- _Input data_:
begin

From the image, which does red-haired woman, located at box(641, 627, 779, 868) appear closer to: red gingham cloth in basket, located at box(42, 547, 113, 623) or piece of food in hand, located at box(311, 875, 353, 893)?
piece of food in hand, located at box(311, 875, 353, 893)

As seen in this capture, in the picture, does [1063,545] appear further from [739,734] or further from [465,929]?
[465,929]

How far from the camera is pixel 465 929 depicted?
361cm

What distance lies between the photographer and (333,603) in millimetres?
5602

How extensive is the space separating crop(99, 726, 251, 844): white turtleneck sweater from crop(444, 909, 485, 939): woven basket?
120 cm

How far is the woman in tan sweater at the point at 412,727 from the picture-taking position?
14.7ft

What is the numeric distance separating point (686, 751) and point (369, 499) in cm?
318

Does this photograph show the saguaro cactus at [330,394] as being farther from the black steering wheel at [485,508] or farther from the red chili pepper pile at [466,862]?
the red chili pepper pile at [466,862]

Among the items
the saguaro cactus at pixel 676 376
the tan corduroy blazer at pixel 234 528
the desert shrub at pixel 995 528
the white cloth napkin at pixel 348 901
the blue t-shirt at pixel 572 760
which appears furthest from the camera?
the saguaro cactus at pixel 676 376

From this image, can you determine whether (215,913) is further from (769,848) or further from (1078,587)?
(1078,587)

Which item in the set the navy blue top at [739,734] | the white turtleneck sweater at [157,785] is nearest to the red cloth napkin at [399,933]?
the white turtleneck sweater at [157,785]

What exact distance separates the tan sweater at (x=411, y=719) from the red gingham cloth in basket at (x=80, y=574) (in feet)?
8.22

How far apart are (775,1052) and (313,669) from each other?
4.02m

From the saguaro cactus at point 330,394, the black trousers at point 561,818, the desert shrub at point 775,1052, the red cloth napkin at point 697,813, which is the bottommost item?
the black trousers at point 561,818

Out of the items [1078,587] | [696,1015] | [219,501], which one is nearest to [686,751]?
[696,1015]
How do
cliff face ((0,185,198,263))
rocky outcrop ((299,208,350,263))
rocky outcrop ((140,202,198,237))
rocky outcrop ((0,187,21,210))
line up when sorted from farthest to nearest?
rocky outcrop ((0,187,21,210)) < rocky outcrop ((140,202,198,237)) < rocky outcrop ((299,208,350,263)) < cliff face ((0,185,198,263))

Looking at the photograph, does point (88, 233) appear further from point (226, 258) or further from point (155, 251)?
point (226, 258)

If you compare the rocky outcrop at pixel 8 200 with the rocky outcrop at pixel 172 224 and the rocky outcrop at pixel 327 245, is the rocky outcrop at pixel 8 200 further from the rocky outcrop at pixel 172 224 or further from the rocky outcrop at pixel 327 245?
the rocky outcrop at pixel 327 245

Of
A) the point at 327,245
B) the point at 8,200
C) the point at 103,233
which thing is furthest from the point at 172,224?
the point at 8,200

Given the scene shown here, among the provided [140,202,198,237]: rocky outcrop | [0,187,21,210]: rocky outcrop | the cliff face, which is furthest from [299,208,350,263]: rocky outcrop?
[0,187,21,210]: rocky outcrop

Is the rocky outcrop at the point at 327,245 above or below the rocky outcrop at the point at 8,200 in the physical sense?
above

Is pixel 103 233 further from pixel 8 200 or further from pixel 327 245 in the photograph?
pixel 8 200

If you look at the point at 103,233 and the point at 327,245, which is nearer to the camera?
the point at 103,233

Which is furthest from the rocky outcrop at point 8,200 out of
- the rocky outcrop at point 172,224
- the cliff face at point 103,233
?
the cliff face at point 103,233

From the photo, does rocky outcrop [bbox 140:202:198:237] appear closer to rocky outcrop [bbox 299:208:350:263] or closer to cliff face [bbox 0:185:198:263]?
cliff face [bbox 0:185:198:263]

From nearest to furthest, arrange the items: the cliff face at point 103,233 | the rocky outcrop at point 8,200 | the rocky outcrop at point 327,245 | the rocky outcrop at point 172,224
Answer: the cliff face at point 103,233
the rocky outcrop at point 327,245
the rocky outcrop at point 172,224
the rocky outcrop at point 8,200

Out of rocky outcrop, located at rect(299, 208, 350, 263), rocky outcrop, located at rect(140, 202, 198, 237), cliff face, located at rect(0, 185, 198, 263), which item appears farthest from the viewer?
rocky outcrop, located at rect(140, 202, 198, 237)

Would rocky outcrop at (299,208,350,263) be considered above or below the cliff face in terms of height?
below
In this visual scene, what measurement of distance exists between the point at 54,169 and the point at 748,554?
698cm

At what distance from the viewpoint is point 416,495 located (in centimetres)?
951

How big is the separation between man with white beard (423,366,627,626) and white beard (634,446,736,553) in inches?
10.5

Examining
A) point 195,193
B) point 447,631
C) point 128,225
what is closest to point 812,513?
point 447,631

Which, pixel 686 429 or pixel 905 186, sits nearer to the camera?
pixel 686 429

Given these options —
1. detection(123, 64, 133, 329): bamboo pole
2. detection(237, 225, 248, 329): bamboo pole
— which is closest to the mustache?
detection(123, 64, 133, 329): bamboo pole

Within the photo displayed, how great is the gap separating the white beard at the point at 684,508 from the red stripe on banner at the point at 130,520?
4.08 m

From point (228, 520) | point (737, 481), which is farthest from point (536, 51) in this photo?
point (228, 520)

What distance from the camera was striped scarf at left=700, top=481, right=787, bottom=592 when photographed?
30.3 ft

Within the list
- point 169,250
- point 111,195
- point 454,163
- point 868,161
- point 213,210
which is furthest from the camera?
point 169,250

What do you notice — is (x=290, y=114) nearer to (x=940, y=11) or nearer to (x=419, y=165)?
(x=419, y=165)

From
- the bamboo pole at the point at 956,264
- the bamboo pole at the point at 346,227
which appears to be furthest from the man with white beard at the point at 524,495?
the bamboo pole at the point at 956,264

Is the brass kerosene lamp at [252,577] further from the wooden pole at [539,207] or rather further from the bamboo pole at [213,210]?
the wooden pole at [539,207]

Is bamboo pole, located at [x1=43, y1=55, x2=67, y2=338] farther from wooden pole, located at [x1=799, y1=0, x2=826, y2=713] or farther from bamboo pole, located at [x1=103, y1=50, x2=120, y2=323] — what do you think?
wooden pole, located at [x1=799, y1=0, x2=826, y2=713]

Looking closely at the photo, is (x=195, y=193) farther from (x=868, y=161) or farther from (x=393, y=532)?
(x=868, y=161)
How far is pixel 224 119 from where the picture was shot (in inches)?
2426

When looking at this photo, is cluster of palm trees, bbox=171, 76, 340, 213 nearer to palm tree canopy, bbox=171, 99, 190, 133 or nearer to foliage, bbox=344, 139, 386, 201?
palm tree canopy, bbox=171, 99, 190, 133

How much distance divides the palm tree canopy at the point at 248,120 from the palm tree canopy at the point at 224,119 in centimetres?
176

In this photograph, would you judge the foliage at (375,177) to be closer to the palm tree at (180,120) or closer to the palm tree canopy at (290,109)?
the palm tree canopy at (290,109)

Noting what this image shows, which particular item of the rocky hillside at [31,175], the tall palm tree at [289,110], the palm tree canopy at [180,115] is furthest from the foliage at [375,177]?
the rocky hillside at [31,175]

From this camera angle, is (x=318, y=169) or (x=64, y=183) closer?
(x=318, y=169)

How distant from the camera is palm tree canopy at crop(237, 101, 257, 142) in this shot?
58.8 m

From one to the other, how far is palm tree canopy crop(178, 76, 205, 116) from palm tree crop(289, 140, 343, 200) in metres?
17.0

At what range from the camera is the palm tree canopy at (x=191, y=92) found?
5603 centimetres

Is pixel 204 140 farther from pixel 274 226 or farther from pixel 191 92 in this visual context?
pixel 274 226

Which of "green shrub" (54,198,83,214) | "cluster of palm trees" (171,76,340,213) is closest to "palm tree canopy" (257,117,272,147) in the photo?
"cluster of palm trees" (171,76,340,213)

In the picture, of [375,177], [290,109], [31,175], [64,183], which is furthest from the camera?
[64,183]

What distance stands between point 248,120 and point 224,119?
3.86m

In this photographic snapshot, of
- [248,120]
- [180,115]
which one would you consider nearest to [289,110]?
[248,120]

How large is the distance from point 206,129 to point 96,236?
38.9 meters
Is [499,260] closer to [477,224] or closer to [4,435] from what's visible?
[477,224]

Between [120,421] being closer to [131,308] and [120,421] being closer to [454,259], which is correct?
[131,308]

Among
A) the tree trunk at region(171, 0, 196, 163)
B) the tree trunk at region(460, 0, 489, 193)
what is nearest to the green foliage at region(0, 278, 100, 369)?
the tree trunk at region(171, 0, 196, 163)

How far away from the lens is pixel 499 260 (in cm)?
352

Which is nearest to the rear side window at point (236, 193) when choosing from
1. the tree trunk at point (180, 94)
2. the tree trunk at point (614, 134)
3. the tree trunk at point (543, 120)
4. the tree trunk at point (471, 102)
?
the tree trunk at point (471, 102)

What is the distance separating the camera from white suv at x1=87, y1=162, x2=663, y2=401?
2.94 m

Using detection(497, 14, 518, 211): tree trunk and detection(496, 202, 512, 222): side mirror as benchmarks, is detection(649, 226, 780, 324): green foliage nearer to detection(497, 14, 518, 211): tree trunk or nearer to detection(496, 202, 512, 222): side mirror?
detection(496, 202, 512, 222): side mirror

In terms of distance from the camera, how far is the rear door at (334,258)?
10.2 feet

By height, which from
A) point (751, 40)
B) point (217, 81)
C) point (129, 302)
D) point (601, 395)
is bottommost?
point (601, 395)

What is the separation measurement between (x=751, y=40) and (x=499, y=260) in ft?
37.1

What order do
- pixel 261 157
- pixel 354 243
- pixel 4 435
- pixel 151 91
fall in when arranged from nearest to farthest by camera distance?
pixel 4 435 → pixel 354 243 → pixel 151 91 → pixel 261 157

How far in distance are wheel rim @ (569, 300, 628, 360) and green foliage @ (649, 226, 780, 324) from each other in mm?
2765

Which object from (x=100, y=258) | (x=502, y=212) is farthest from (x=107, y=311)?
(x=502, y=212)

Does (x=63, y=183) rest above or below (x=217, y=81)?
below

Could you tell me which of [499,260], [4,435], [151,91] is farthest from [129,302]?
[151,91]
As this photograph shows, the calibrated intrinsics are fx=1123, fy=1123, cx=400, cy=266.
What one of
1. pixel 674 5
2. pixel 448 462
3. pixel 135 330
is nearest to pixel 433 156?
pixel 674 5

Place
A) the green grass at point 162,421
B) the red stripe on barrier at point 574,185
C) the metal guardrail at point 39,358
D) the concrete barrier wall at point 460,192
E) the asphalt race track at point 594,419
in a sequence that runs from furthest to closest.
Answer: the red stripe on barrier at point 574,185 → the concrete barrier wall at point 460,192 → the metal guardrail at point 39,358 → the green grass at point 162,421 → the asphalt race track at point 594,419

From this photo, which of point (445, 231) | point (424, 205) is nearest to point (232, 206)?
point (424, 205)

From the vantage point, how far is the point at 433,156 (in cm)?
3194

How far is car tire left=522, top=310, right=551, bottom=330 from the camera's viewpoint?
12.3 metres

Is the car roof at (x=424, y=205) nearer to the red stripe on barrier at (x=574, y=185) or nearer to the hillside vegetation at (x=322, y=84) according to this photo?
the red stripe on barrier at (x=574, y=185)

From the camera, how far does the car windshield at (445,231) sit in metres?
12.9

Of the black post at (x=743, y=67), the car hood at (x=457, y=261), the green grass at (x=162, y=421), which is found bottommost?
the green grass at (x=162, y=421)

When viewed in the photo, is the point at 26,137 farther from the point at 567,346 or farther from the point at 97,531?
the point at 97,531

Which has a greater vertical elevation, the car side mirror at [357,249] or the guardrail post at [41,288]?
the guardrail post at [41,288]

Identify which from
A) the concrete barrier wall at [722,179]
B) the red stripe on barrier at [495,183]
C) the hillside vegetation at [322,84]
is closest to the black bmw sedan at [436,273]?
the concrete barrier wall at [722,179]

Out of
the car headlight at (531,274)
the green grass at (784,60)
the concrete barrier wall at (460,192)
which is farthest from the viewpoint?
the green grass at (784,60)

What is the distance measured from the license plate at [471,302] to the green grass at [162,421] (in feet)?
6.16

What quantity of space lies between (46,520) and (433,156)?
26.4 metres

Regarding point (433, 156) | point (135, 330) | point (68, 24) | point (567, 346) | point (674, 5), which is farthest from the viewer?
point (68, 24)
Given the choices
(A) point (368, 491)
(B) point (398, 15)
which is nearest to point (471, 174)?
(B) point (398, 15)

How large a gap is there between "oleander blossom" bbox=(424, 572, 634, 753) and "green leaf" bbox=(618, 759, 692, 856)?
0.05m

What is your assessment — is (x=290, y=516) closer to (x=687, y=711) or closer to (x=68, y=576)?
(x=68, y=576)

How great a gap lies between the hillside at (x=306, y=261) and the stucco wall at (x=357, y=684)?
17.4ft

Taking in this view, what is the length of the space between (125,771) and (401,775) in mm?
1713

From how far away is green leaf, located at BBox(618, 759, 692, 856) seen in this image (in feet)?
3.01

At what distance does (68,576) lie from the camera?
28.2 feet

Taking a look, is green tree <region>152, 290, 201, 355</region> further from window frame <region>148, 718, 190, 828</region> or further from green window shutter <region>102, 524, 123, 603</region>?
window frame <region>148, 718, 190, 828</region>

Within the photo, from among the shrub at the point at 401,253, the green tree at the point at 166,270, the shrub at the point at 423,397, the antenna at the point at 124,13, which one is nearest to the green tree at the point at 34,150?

end

- _What this task involves_: From the line holding "From how far" down to the final line above, quote every line exactly and only those lines.

- _Solution for this task_:
From how far away is green leaf, located at BBox(618, 759, 692, 856) seen in this image (in feet)?
3.01

At what distance does (68,576) lie from the camera?
28.2 feet

Taking a look, is green tree <region>152, 290, 201, 355</region> further from window frame <region>148, 718, 190, 828</region> or further from green window shutter <region>102, 524, 123, 603</region>?
window frame <region>148, 718, 190, 828</region>

Within the photo, from among the shrub at the point at 401,253, the green tree at the point at 166,270, the shrub at the point at 423,397, the antenna at the point at 124,13, which one is nearest to the green tree at the point at 34,150?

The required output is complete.